Seattle? Nah! In the UK!
Well, it's just after 3am here in the UK and I can't sleep! No idea why! Too many things on my mind, worrying about everything, I guess. It's been happening a lot recently, even though I am really tired I can never go to sleep easily. I've had a few days of getting up early, working all day, going to the gym, staying up late and still not be able to sleep straight away. It just seems that the moment I stop watching TV, using the internet, reading my book I start worrying about parts of my life that could be better; right now there are SO many things that could improve.

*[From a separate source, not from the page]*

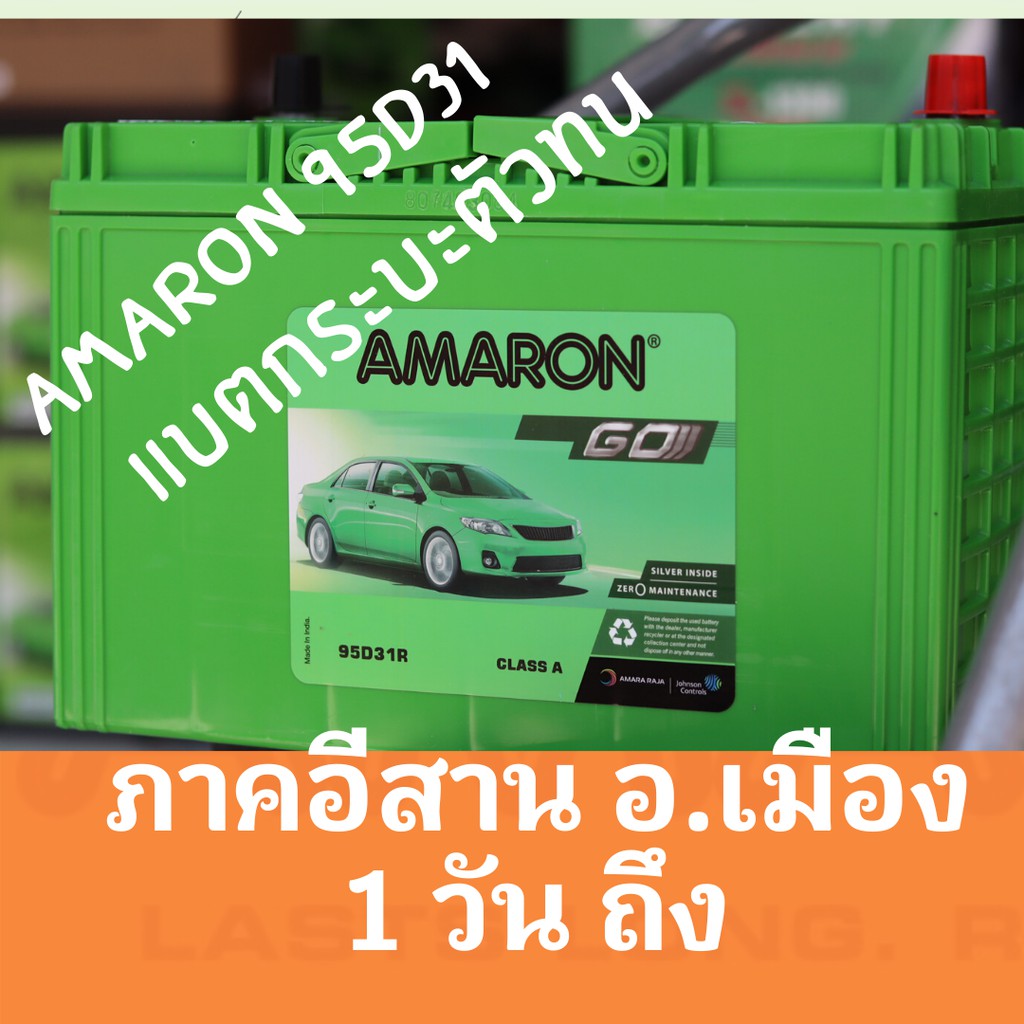 แบตเตอรี่ AMARON 95D31 อามารอน รถ กระบะ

I am a bit of a perfectionist and my life is OK, I'm a fairly good-looking healthy guy, I have friends and family that love me (even though some of them don't know I'm gay) but, right now, there are just so many aspects of my life that are not even satisfactory. I don't think I'm greedy; if my life was good and I wanted it to be exceptionally good, that would make greedy. But it's far from good at the moment.
Anyway, not being able to sleep and things buzzing around my head, I just realised that I have officially been single for over a year! OMG! time sure flies when you're having fun! or not, as the case may be! The year has gone by very quickly and although the first few months of singledom were quite difficult I don't mind it now. Some nights I miss having someone to have a cuddle with but overall I don't miss being a relationship. Don't get me wrong, I'd love to have someone to call my boyfriend/partner but the last relationship I had was not particularly fulfilling on many levels and left me feeling quite empty.
I'd love to meet someone who will whisk me off my feet; someone to fall in love with but at the same time I am not looking forward to the vulnerability of losing emotional control. It's a scary feeling! That doesn't mean that I don't want to fall in love or love someone, I just think that maybe right now is not the right time in my life for it to happen. For the record, I would still pursue it, IF it did happen. (Unfortunately?!?!?) I am one of those who put their whole hearts into a relationship and try to overcome any potential incompatibilities. This doesn't always work but the thought of hurting someone else, myself or both is not something that pleases me! To the contrary!
I WOULD LIKE to think that even though I've been hurt a couple of times before, I would still be more than happy to embark in a relationship and try to make it work, if there is even a small possibility of success.
In the meantime ... sex is good ;-)
P.S. That last sentence was an unsuccessful attempt to lighten up after writing all of the above!).